BOUDREAU, J., concurs. RAPP, P.J., concurs in result.

. Title 68 O.S.Supp.1989 § 2358(D)(9) reads:

"Retirement benefits not to exceed Five Thousand Five Hundred Dollars ($5,500.00), which are received by an individual from the civil service of the United States, any component of the Armed Forces of the United States, the Oklahoma Public Employees Retirement System, the Teachers’ Retirement System of Oklahoma, the Oklahoma Law Enforcement Retirement System, the Oklahoma Firefighters Pension and Retirement System, the Oklahoma Police Pension and Retirement System, the employee retirement systems created by counties pursuant to Sections 951 et seq. of Title 19 of the Oklahoma Statutes, the Uniform Retirement System for Justices and Judges, the Oklahoma Wildlife Conservation Department Retirement Fund, the Oklahoma Employment Security Commission Retirement Plan, or the employee retirement systems created by municipalities pursuant to Sections 48-101 et seq. of Title 11 of the Oklahoma Statutes shall be exempt from taxable income.”

. It is uncontroverted that the plaintiff is adversely affected by subject statute and that this action involves a justiciable controversy within the purview of the Declaratory Judgment Act. See State ex rel., Bd. of Examiners in Optometry v. Lawton, 523 P.2d 1064 (Okl.1974); Gordon v. Followell, 391 P.2d 242 (Okl.1964).

. 74 O.S.1991 § 840.5(4) requires the administrator of the office of personnel management to annually "[c]onduct an analysis of the rates of pay prevailing in the state; in the public and private sectors for comparable jobs and report the findings to the Governor, the President Pro Tempore of the Senate, and the Speaker of the House of Representatives no later than November 1 of each year. Such analysis shall include all forms of compensation including fringe benefits.”

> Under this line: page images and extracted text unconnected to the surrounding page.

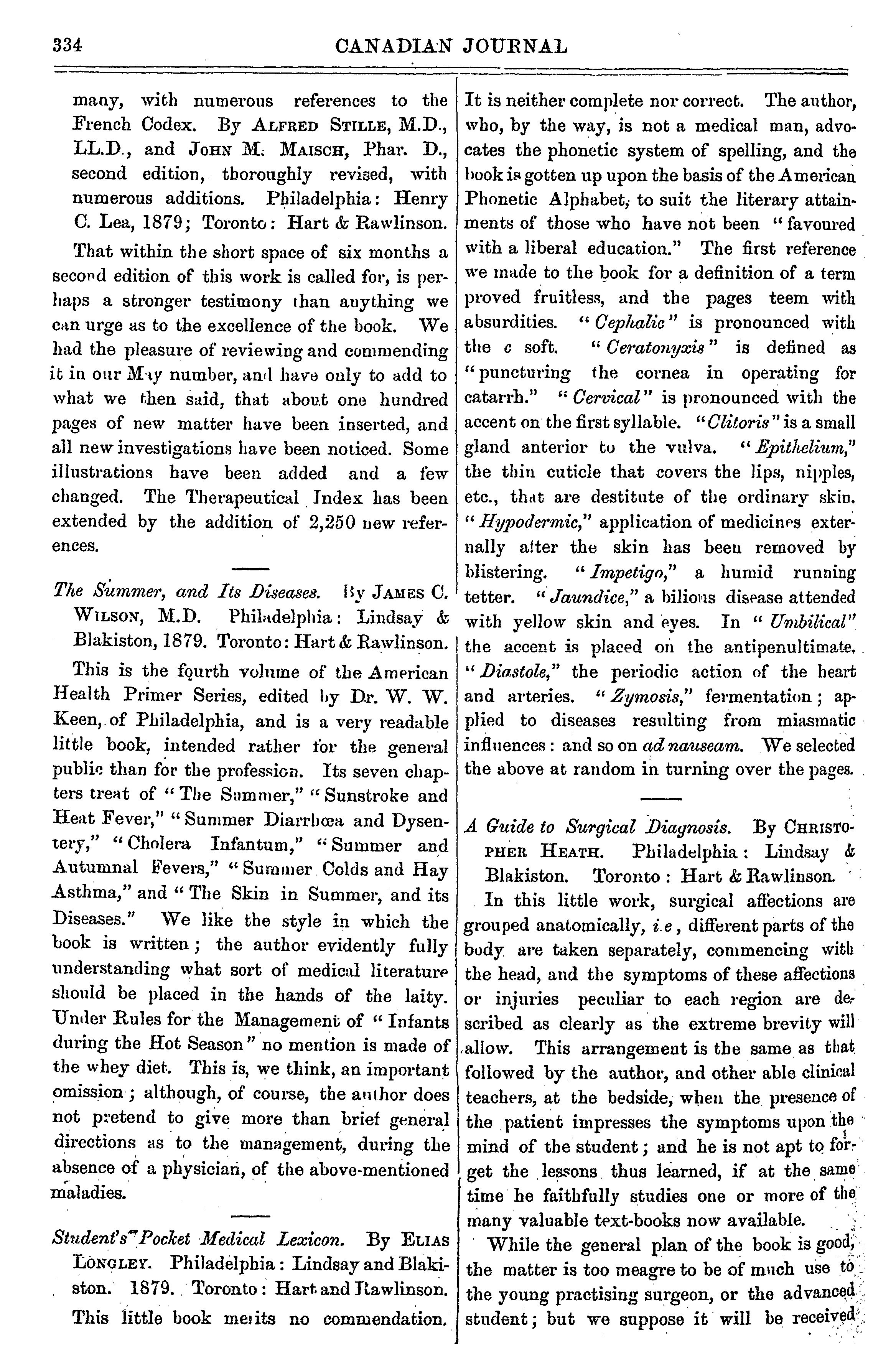 334 CANADIAN JOURNAL

many, with numerous references to the French Codex. By ALFRED STILLE, M.D., LL.D., and JOHN M. MAISCH, Phar. D., second edition, thoroughly revised, with numerous additions. Philadelphia: Henry C. Lea, 1879; Toronto: Hart & Rawlinson.

That within the short space of six months a second edition of this work is called for, is perhaps a stronger testimony than anything we can urge as to the excellence of the book. We had the pleasure of reviewing and commending it in our May number, and have only to add to what we then said, that about one hundred pages of new matter have been inserted, and all new investigations have been noticed. Some illustrations have been added and a few changed. The Therapeutical Index has been extended by the addition of 2,250 new references.

The Summer, and Its Diseases. By JAMES C. WILSON, M.D. Philadelphia: Lindsay & Blakiston, 1879. Toronto: Hart & Rawlinson.

This is the fourth volume of the American Health Primer Series, edited by Dr. W. W. Keen, of Philadelphia, and is a very readable little book, intended rather for the general public than for the profession. Its seven chapters treat of "The Summer," "Sunstroke and Heat Fever," "Summer Diarrhœa and Dysentery," "Cholera Infantum," "Summer and Autumnal Fevers," "Summer Colds and Hay Asthma," and "The Skin in Summer, and its Diseases." We like the style in which the book is written; the author evidently fully understanding what sort of medical literature should be placed in the hands of the laity. Under Rules for the Management of "Infants during the Hot Season" no mention is made of the whey diet. This is, we think, an important omission; although, of course, the author does not pretend to give more than brief general directions as to the management, during the absence of a physician, of the above-mentioned maladies.

Student's Pocket Medical Lexicon. By ELIAS LONGLEY. Philadelphia: Lindsay and Blakiston. 1879. Toronto: Hart and Rawlinson.

This little book merits no commendation. It is neither complete nor correct. The author, who, by the way, is not a medical man, advocates the phonetic system of spelling, and the book is gotten up upon the basis of the American Phonetic Alphabet, to suit the literary attainments of those who have not been "favoured with a liberal education." The first reference we made to the book for a definition of a term proved fruitless, and the pages teem with absurdities. "Cephalic" is pronounced with the c soft. "Ceratonyxis" is defined as "puncturing the cornea in operating for catarrh." "Cervical" is pronounced with the accent on the first syllable. "Clitoris" is a small gland anterior to the vulva. "Epithelium," the thin cuticle that covers the lips, nipples, etc., that are destitute of the ordinary skin. "Hypodermic," application of medicines externally after the skin has been removed by blistering. "Impetigo," a humid running tetter. "Jaundice," a bilious disease attended with yellow skin and eyes. In "Umbilical" the accent is placed on the antipenultimate. "Diastole," the periodic action of the heart and arteries. "Zymosis," fermentation; applied to diseases resulting from miasmatic influences: and so on ad nauseam. We selected the above at random in turning over the pages.

A Guide to Surgical Diagnosis. By CHRISTOPHER HEATH. Philadelphia: Lindsay & Blakiston. Toronto: Hart & Rawlinson.

In this little work, surgical affections are grouped anatomically, i.e, different parts of the body are taken separately, commencing with the head, and the symptoms of these affections or injuries peculiar to each region are described as clearly as the extreme brevity will allow. This arrangement is the same as that followed by the author, and other able clinical teachers, at the bedside, when the presence of the patient impresses the symptoms upon the mind of the student; and he is not apt to forget the lessons thus learned, if at the same time he faithfully studies one or more of the many valuable text-books now available.

While the general plan of the book is good, the matter is too meagre to be of much use to the young practising surgeon, or the advanced student; but we suppose it will be received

. Although it may appear at this point that there exist controverted issues of fact which require the denial of summary judgment, it will later become evident that such conflicts are in regard to immaterial facts.

. U.S. Const, amend. XIV reads in relevant part:

“No state shall make or enforce any law which shall abridge the privileges or immunities of citizens of the United States; nor shall any State deprive any person of life, liberty, or property, without due process of law, nor deny to any person within its jurisdiction the equal protection of the laws.”

. Hartford Steam Boiler Inspection & Ins. Co. v. Harrison, 301 U.S. 459, 57 S.Ct. 838, 81 L.Ed. 1223 (1937).

. Madden v. Kentucky, 309 U.S. 83, 60 S.Ct. 406, 84 L.Ed. 590 (1940).

. Id. at 88, 60 S.Ct. at 408.

. Welch v. Henry, 305 U.S. 134, 59 S.Ct. 121, 83 L.Ed. 87 (1938).

. See Kahn v. Shevin, 416 U.S. 351, 94 S.Ct. 1734, 40 L.Ed.2d 189 (1974); Oklahoma Tax Comm’n v. Smith, 610 P.2d 794 (Okl.1980).

. While it has no bearing on the legal aspects of the specific issue posed by the plaintiff, it should be a matter of solace to her that she enjoys participation in a very stable and well-funded retirement plan which — because it is protected by contract law, union power, and because her employer is less subject to the adverse effects of economic downswings than most other enterprises due to the essential service it renders and its monopolistic stature— appears to be impervious to economic changes. See generally Turpen v. Oklahoma Corp. Comm'n, 769 P.2d 1309 n. 76 (Okl.1988) (Brightmire, S.J., dissenting). Moreover, while she was working she received certain other special benefits in the nature of discounts, etc., not enjoyed by the public at large — a type of benefit most employers extend to their employees. And she still receives them. Can she say all such benefits did not induce her to seek employment with Southwestern Bell and continue in its employ for a long term?

In contrast, the public servant gets no discount on state services or any other benefit not bestowed by the legislature. Certainly it is not hard to imagine that the tax exemption originally sprang from the same philosophy that has long motivated private industry to give discounts, free rides on airplanes and the like to their employees — that the state needed some comparable form of benefit to induce the acceptance of state employment and to encourage the rendition of dependable, efficient service. Finally, it is important to remember that the benefits received by public servants are subject to legislative changes which in turn are ultimately dependent on a healthy economy.